YOUR ASSIGNMENT
Among the lines below, which ones contain the word "Zealand"? Copy every such line.
────
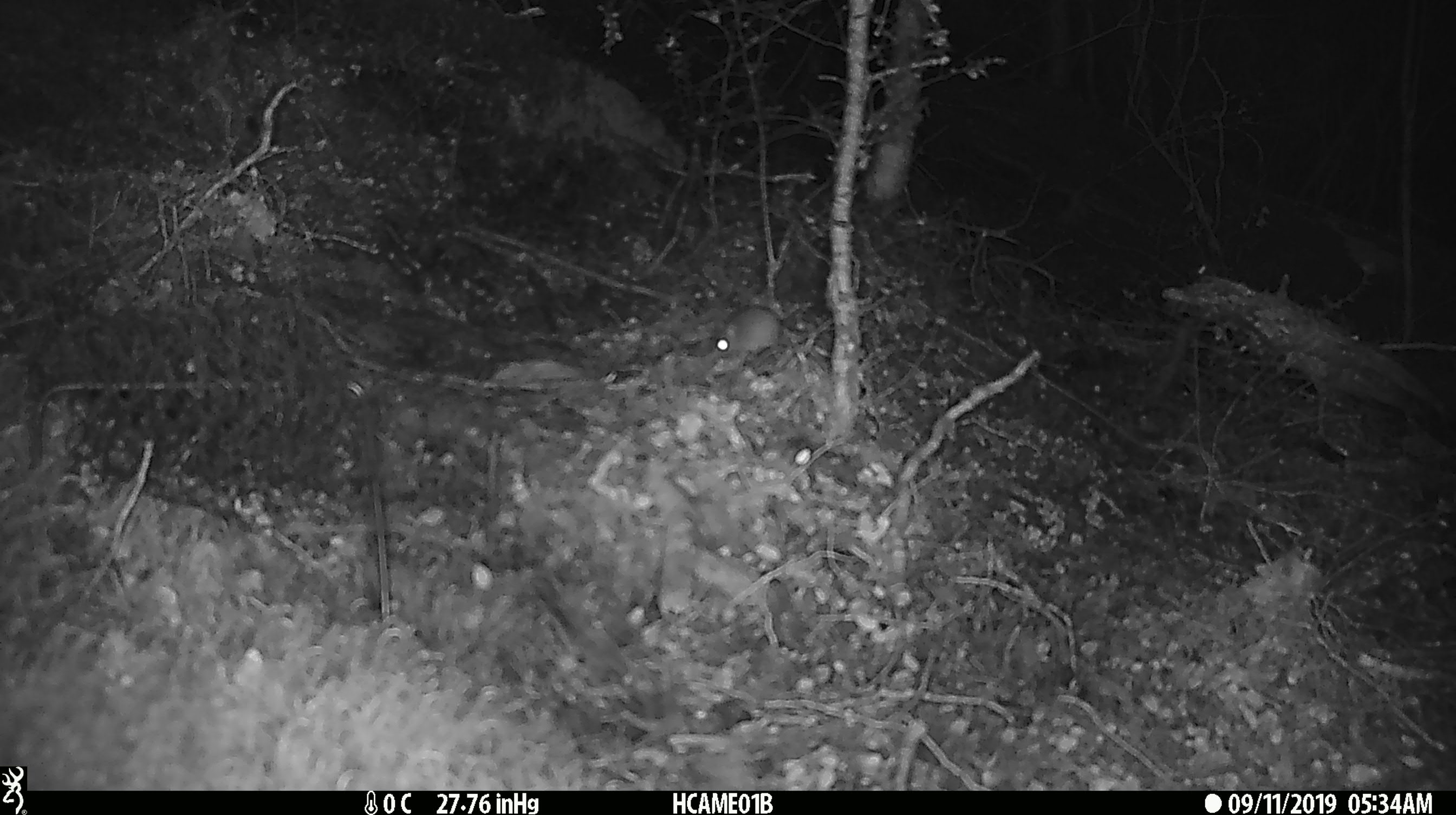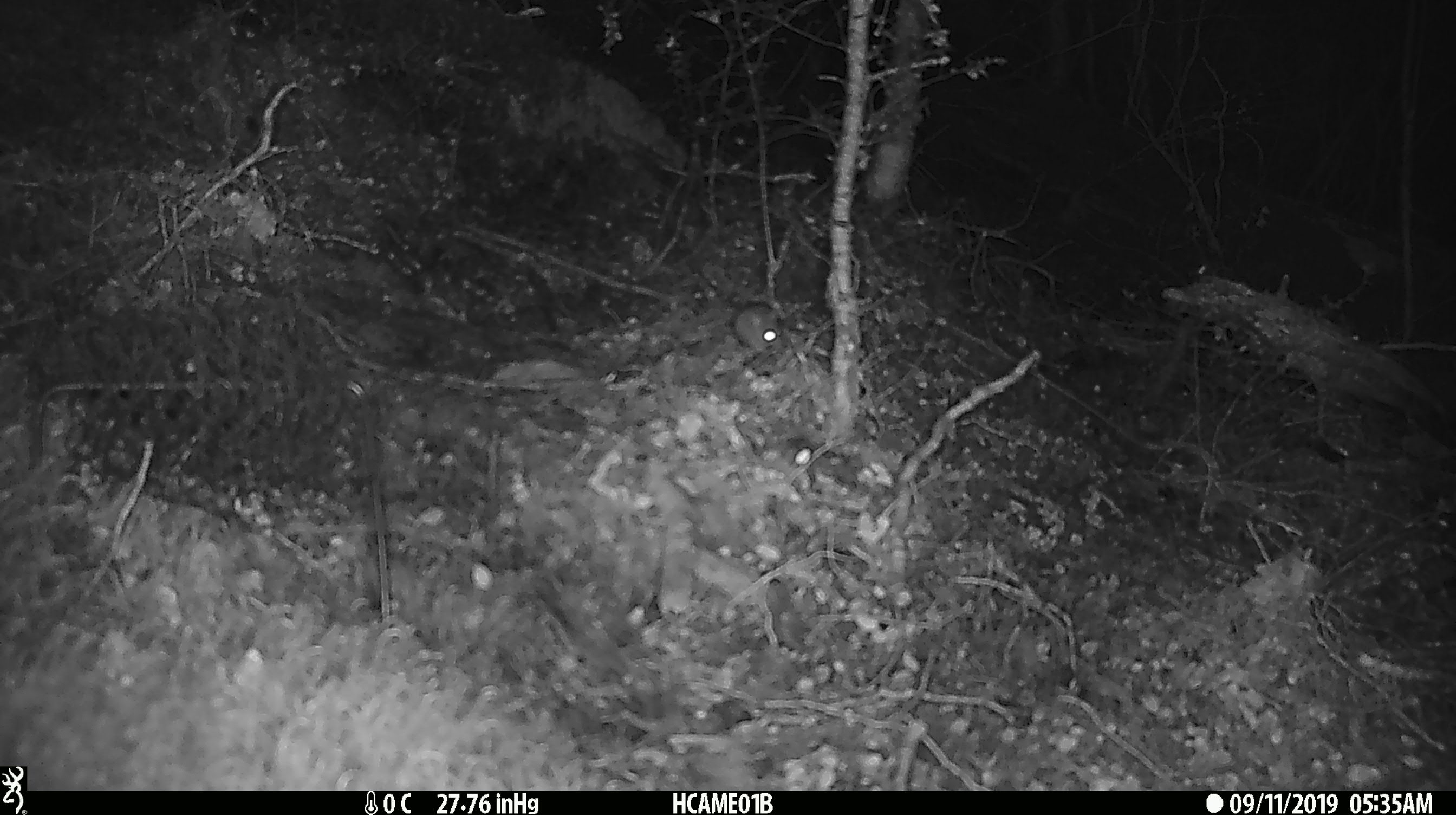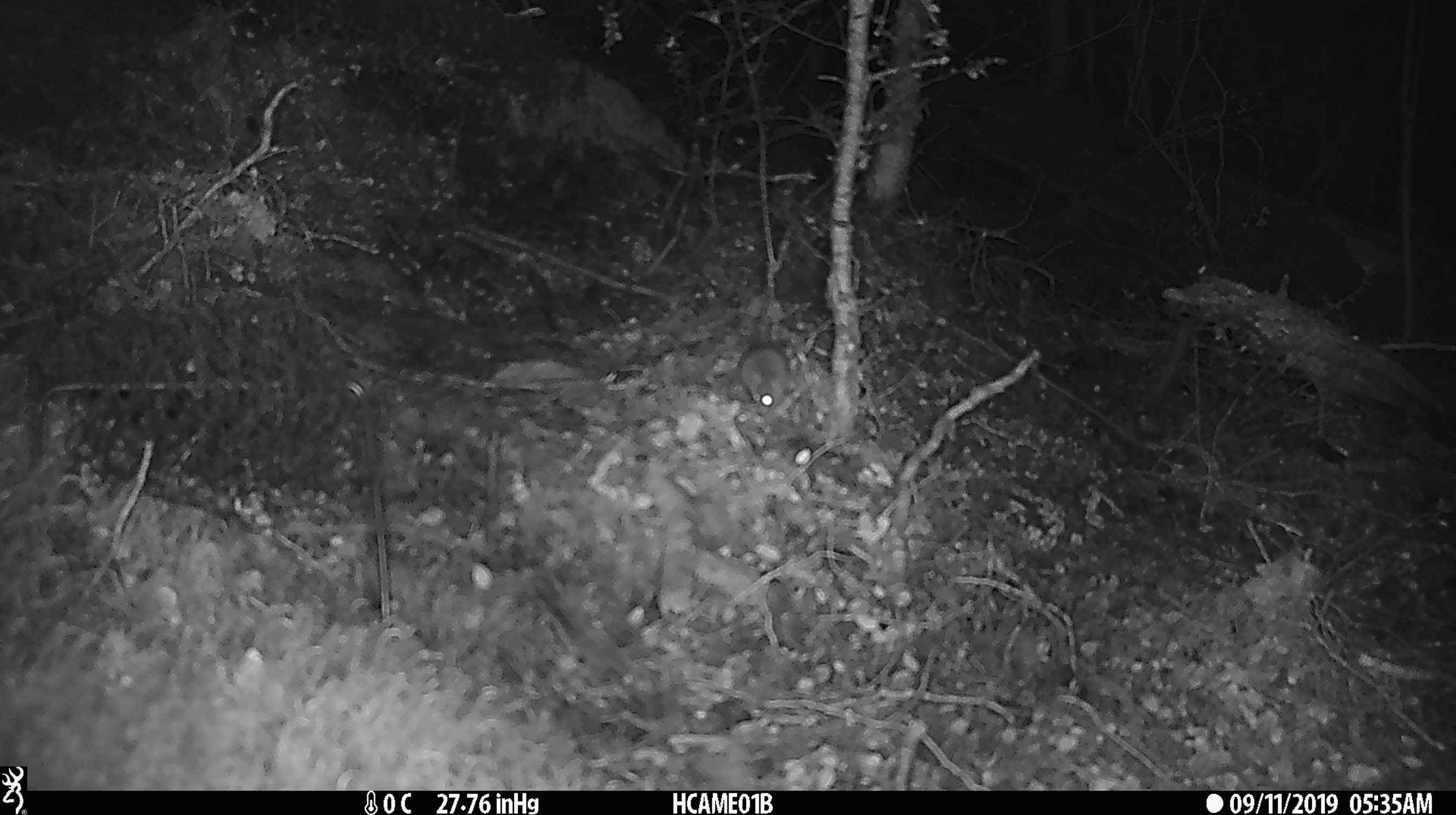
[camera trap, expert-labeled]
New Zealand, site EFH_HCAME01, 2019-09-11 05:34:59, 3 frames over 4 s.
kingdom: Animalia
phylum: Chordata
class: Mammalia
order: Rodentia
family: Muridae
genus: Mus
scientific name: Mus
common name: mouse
────
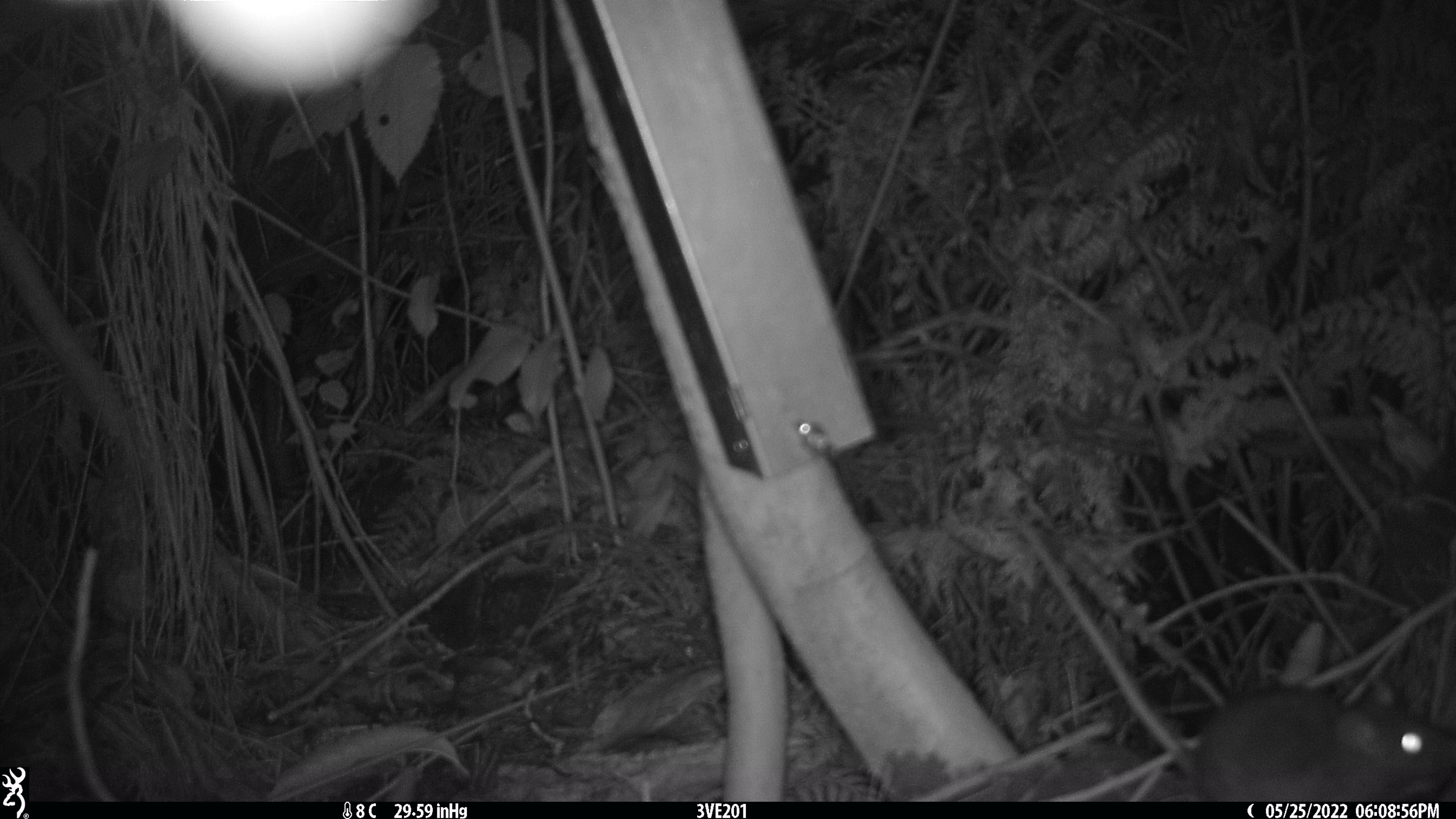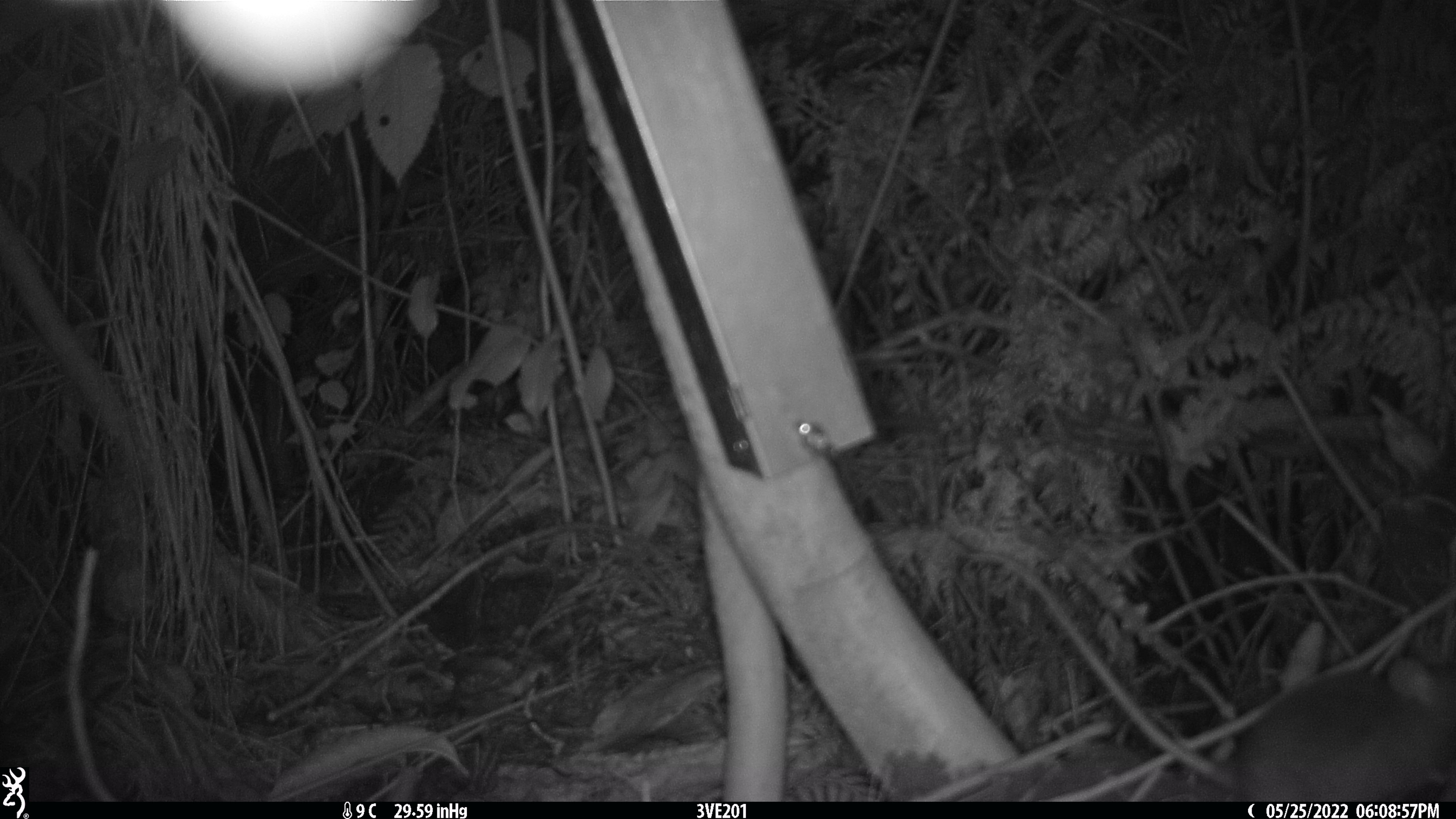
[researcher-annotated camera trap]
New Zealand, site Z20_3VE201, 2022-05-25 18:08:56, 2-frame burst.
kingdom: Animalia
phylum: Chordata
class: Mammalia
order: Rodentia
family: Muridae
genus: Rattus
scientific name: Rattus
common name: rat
────
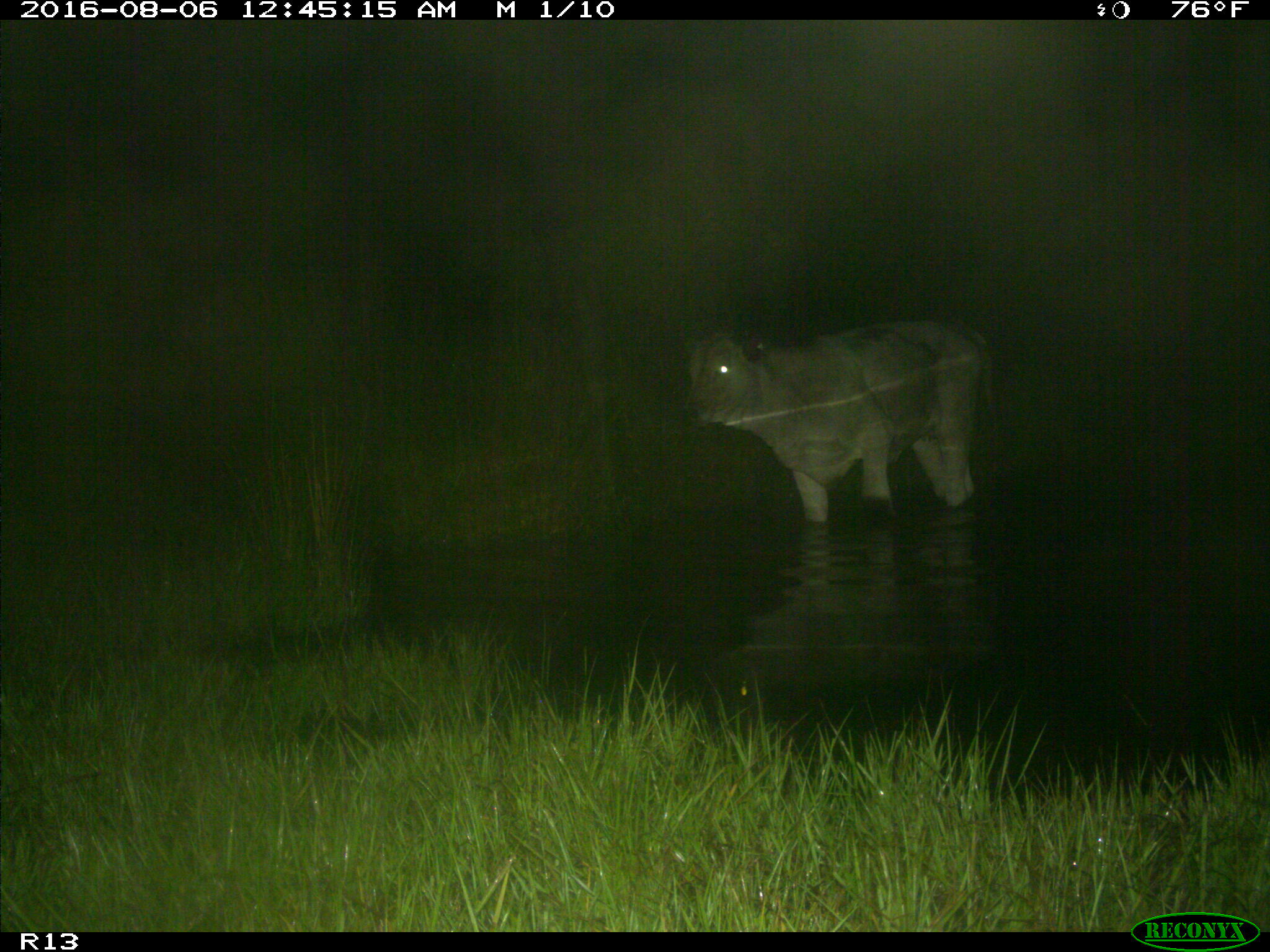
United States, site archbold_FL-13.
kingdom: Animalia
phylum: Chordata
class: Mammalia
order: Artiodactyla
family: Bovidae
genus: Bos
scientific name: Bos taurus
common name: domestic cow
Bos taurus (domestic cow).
────
ANSWER
New Zealand, site EFH_HCAME01, 2019-09-11 05:34:59, 3 frames over 4 s.
New Zealand, site Z20_3VE201, 2022-05-25 18:08:56, 2-frame burst.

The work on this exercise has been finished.